Alternately, if you require employers that allow smoking on the premises to set up a covered smoking area 30 feet away from any entrance, smokers would be happy to abide by that. My ex-boss Calvin (who belonged to a religion that abhored smoking) set up a little canopy outside the workshop and in my year-and-a-half there, I never saw anybody smoke near any door. Even when the canopy was leaking! You may think to yourself that smokers do not deserve such accommodations, but it was the non-smokers that ultimately benefited.
The ban on smoking in restaurants and bars has proven to be popular, but there may have been a better way of going about it. Until they successfully ban smoking on sidewalks or in commercial districts, one thing the smoking ban has done is push smokers outside the restaurant and onto the sidewalk. Before people could avoid cigarette smoke by not going into establishments that allowed smoking. Now they can’t at all because they have to pass by lines of smokers outside the front door (where, even if there is a 30ft rule, it is ignored because there is no obvious place for them to go). A better approach may have been licensing and regulation. Limit the number of establishments that can allow smoking inside, regulate their HVAC, and disallow it elsewhere. Smokers will gravitate toward and inside establishments that allow smoking and will be off the streets. In the current environment, if smokers have the option of being out of the way, they would love to be so.

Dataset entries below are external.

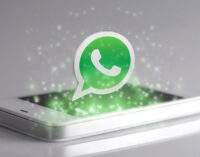 В WhatsApp появилась новая функция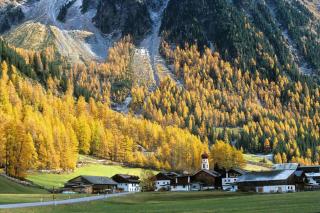 Alpenheimat Gries - 6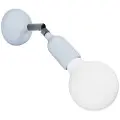 Creative Cables Med Bulb Silikone Fermaluce-lampe Med Led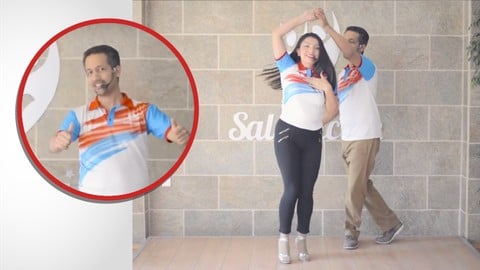 Cuban Salsa Course: Beginners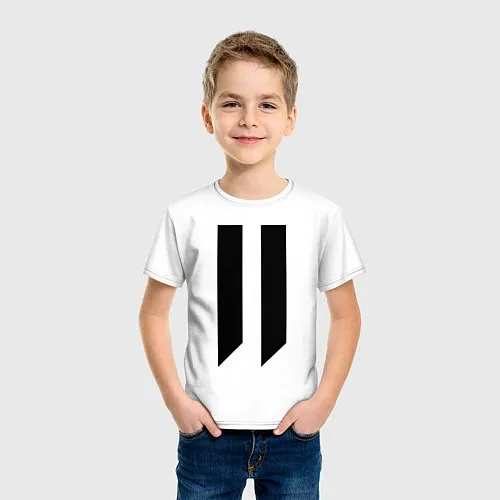 Детские футболки Wolfenstein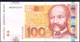 Croatia 100 Kuna 2012 UNC P- 41b - Croatie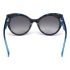 Ochelari de Soare Damă Just Cavalli JC789S-55B Ø 55 mm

In part because smokers fought even reasonable accommodations for non-smokers, there are reasons that non-smokers and anti-smokers view smokers as the enemy. But I think that the tide has turned to such a degree that the animosity is going to cause more harm than good. People who are allowed to buy cigarettes but are not allowed to actually smoke them anywhere will smoke them somewhere. And the more the rules are tilted against smokers, the less they will abide by them. And it doesn’t stop them from being the statists that they swear they are not.